Should I worry if my credit card payment processor's server allows only weak SSL cipher suites?
Of course you should worry. If the credit card payment processor is not able to fix well known and obvious security problems (A few days ago RC4 got explicitly prohibited for use with TLS by the IETF) which are even visible world-wide from outside, how will be the status of their internal security? Note, that it might be not that bad to offer RC4 for compatibility with older clients (see the other answer about PCI requirements), but in this case it offers only RC4 to all clients.
Not only you should think in this way but attackers will also think this way and will check the providers server and infrastructure for less obvious but maybe even more serious security problems. And they will probably find them, it would not be a first. This in effect can put your customers and also business at risk too.
A payment processor who accepts RC4 is simply satisfying PCI requirements. (WAS - see update below)
PCI does not disallow RC4. It does, however, consider the presence of BEAST to be a failure. And if they're going to mitigate BEAST and still remain widely compatible, they need RC4 - "The only reliable way to defend against BEAST is to prioritise RC4 cipher suites". The alternatives involve limiting support to TLSv1.1+, which has compatibility problems.
There's a good summary of the issue here: BEAST vs RC4 Ciphers vs PCI
That being said, @steffen-ullrich caught me in the comments to point out your provider is only supporting two RC4 suites. That's clearly not a good idea, and can't be completely explained away by the PCI issue.
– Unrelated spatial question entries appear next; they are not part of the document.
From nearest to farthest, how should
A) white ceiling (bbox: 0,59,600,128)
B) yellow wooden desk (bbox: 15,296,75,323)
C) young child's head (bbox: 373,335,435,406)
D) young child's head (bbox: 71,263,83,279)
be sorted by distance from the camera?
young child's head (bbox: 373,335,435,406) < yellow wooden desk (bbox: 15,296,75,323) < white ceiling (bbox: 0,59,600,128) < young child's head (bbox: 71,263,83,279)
I'm willing to bet $2 in quarters that this was the result of someone who got told to make sure their site passed their PCI scanner, so they monkeyed around with it to get something that would pass, and didn't realize that they shouldn't go for the minimum passing ciphers.
Since Febuary 2015 when this answer was written, the PCI Security Standards Council has since prohibited RC4. See, for example, this document.